Une exception à la règle de l’architecture linéaire de la voie ERK : la formation du squelette de l’embryon d’oursin.

Des travaux sur la formation du squelette de l’embryon d’oursin réalisés en 2004 avaient pointé une possible exception à la règle de l’activation linéaire de la voie RTK/RAS/MEK/ERK. En effet, les scientifiques avaient observé que l’activation de ERK dans les précurseurs du squelette de l’embryon ne dépendait ni de RAS, ni d’interaction cellulaire, ce qui allait à l’encontre du modèle établi et suggérait l’existence d’un mécanisme énigmatique d’activation de ERK dans ce modèle. Une nouvelle étude publiée dans la revue Nature Communications a permis de résoudre cette énigme. Les scientifiques ont découvert que l’activation de la voie ERK dans ces cellules est déclenchée non pas par un contrôle post-transcriptionnel impliquant la petite protéine G RAS mais par le contrôle de l’expression d’un gène codant un membre atypique de la famille de Kinase Suppressor of Ras (KSR), qu’ils ont nommé KSR3. Des travaux réalisés en parallèle dans les cellules en culture ont permis aux scientifiques de montrer que contrairement aux facteurs KSR1 et KSR2 de vertébrés qui sont incapables d’activer la voie lorsqu’ils sont surexprimés, KSR3 possède une puissante capacité à activer RAF et que la transfection de KSR3 dans des cellules en culture humaines est suffisante pour activer fortement la kinase ERK dans ces cellules. Enfin, une analyse structure fonction a permis de révéler que la structure de KSR3 ressemble à celle de formes oncogéniques de RAF, et que de nombreuses mutations activatrices se sont accumulées dans la séquence du gène ksr3.  Afin de déterminer si ce mécanisme atypique d’activation de la voie ERK est une particularité rencontrée uniquement chez l’oursin, les scientifiques ont recherché la présence de ksr3 dans les génomes de plusieurs animaux situés à différentes positions dans l’arbre de l’évolution et ont réalisé une analyse par phylogénie. Cette étude leur a permis de découvrir que, de façon inattendue, des orthologues du gène ksr3 sont présents dans les génomes d’animaux appartenant à un grand nombre de phylums non-chordés y compris des phylums ayant divergé il y a environ 500 millions d’années tels que les placozoaires et les cnidaires. Il est à noter cependant que le gène ksr3 semble avoir été perdu chez les insectes et chez les nématodes ainsi que chez les chordés. 

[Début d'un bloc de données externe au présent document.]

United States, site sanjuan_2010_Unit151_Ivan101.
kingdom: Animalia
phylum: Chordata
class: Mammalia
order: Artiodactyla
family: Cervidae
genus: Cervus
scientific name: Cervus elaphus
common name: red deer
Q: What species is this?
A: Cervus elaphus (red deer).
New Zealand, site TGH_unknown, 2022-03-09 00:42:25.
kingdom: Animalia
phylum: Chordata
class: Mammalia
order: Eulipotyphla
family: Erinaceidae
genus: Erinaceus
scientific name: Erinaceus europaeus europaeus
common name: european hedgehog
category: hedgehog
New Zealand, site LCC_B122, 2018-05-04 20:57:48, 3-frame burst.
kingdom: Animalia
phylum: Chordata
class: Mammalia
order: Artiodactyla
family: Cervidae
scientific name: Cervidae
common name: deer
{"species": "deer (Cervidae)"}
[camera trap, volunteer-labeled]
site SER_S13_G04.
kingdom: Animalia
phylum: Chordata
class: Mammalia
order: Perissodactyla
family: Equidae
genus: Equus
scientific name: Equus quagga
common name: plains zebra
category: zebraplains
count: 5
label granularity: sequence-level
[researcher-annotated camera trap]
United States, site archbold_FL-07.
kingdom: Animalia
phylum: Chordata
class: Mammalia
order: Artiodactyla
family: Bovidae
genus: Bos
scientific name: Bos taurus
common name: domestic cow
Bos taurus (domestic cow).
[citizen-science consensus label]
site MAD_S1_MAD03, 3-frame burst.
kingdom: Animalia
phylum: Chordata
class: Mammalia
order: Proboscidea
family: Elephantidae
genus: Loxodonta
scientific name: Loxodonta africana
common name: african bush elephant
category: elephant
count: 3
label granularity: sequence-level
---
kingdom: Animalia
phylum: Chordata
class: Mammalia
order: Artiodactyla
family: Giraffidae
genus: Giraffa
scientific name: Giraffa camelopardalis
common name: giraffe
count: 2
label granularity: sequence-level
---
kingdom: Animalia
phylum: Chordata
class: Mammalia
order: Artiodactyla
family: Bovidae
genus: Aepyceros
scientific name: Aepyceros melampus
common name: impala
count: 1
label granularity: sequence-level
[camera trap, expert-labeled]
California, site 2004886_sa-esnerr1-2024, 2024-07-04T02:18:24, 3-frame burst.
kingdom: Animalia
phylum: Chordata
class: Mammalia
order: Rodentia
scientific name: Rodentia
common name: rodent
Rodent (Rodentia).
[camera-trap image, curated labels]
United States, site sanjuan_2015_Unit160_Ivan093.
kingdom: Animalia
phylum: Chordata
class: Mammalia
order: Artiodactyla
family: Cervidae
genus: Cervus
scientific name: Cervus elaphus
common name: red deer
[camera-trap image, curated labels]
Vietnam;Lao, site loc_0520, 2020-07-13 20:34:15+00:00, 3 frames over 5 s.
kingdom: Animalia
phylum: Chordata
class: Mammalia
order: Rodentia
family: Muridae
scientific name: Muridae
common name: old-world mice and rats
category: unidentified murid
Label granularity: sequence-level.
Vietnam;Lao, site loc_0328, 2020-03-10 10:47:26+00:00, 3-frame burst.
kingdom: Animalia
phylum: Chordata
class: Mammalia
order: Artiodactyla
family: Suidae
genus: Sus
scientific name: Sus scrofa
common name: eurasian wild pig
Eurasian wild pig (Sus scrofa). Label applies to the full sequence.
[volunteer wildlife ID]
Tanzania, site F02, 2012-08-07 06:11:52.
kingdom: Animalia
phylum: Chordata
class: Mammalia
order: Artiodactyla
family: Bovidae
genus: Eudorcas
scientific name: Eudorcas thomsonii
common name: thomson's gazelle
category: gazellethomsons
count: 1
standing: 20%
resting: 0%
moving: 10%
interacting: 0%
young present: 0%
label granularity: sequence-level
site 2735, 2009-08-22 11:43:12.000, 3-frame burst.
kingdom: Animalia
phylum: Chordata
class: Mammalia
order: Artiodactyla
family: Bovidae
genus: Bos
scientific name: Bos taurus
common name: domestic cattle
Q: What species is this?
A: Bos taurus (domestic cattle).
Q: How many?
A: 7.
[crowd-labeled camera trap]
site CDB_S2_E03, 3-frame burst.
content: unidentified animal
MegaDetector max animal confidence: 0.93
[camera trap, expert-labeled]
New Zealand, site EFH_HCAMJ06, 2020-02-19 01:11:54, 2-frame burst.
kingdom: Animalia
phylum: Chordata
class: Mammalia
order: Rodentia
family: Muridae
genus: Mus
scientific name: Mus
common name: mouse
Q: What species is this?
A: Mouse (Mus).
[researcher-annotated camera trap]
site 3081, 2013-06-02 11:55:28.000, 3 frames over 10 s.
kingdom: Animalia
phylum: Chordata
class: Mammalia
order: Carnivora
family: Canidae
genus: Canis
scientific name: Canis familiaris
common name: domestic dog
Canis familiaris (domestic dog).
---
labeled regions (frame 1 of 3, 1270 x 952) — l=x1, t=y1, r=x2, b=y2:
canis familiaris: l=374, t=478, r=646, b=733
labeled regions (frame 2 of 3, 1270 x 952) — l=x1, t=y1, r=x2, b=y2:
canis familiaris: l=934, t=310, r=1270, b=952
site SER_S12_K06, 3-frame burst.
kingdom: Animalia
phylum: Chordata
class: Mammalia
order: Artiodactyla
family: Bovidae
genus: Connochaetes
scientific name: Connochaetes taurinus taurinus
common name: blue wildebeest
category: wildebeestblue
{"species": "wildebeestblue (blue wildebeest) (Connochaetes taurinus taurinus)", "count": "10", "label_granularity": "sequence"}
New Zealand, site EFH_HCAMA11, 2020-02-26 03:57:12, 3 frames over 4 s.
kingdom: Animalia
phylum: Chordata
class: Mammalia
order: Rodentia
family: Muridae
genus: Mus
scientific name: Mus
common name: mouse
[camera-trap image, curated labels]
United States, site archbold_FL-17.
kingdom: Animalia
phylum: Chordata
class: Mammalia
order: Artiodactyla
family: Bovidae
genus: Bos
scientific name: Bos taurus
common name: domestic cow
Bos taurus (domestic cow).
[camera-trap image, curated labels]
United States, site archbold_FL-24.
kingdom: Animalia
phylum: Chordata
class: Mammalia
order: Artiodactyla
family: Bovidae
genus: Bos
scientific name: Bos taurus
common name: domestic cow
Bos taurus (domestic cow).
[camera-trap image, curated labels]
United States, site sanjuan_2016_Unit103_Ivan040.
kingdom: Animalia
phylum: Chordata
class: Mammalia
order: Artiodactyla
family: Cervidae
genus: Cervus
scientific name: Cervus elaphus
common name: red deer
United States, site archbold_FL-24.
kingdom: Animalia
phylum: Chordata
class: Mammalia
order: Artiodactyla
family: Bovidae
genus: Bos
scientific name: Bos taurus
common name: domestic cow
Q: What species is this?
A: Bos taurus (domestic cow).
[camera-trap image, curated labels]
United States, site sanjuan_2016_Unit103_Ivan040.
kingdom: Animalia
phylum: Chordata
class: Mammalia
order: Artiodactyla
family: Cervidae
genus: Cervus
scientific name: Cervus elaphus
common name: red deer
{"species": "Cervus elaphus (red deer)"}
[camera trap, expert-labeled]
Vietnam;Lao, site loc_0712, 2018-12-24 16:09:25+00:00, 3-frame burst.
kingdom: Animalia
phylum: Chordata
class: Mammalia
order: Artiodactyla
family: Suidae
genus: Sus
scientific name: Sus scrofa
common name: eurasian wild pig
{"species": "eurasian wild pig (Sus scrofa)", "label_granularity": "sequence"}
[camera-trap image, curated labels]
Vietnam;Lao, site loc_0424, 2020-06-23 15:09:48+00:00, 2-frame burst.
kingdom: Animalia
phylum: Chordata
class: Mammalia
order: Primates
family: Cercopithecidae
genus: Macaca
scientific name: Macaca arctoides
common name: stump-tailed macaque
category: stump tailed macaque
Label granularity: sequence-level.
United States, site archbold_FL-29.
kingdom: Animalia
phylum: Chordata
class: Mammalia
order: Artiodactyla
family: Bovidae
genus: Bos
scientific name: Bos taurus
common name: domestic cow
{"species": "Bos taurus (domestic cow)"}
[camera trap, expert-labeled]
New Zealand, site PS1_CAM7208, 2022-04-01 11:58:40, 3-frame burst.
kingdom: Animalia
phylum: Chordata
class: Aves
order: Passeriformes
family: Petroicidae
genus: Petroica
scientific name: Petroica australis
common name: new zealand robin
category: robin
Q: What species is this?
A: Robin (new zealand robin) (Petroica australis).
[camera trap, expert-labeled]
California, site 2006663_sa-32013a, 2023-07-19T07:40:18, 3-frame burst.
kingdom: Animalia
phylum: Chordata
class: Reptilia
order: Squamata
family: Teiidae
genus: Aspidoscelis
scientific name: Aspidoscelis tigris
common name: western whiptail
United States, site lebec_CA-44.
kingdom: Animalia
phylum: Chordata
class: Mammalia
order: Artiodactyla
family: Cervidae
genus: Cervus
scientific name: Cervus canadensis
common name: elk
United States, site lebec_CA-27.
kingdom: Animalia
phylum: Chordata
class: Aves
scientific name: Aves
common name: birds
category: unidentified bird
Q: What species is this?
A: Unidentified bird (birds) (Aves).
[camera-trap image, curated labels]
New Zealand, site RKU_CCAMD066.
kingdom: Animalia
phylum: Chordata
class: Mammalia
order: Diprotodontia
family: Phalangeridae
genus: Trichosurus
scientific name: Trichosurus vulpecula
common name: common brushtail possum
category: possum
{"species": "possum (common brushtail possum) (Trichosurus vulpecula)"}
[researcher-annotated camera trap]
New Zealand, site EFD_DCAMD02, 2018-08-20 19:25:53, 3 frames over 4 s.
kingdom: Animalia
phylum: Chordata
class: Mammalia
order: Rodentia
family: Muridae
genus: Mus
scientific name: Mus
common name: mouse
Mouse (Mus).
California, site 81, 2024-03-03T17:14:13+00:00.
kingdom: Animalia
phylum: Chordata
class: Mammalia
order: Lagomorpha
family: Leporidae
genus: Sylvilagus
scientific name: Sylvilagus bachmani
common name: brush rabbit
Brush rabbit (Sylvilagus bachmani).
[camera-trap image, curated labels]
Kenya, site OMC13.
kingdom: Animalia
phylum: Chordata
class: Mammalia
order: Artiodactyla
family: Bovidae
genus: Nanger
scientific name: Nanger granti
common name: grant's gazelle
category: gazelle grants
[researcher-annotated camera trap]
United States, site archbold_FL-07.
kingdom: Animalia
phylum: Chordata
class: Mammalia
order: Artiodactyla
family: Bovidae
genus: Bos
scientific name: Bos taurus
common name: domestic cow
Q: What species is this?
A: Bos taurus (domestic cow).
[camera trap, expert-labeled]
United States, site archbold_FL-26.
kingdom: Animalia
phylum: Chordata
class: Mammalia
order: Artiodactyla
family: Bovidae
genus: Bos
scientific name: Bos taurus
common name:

­­­­­­­­­Cette étude réalisée chez l’oursin, fournit donc un exemple d’activation de la voie ERK qui se démarque nettement du modèle canonique. En effet, l’activation de ERK dans les précurseurs du squelette ne repose ni sur des ligands activant des RTKs, ni sur des mécanismes post-traductionnels impliquant la protéine RAS mais sur le contrôle spatial et temporel de l’expression d’un puissant activateur de RAF : le facteur KSR3. Ces travaux offrent de nouvelles perspectives de recherche concernant par exemple le rôle de cette voie d’activation de ERK non canonique, dépendante de KSR3, chez les animaux non-chordés. D’un point de vue évolutif, ces travaux permettent également d’entrevoir comment une voie de signalisation telle que la voie ERK pourrait être redéployée de façon économe dans un nouveau territoire ou un nouvel organe au cours de l’évolution (mécanisme de co-option). En effet, les scientifiques émettent l’hypothèse selon laquelle une modification du contrôle de l’expression temporelle et spatiale d’un seul gène tel que ksr3 pourrait permettre d’activer la voie dans un nouveau territoire. Un tel mécanisme serait donc plus parcimonieux que le recrutement de plusieurs gènes codant pour les ligands, les récepteurs RTKs et les co-récepteurs de la voie de signalisation canonique de ERK.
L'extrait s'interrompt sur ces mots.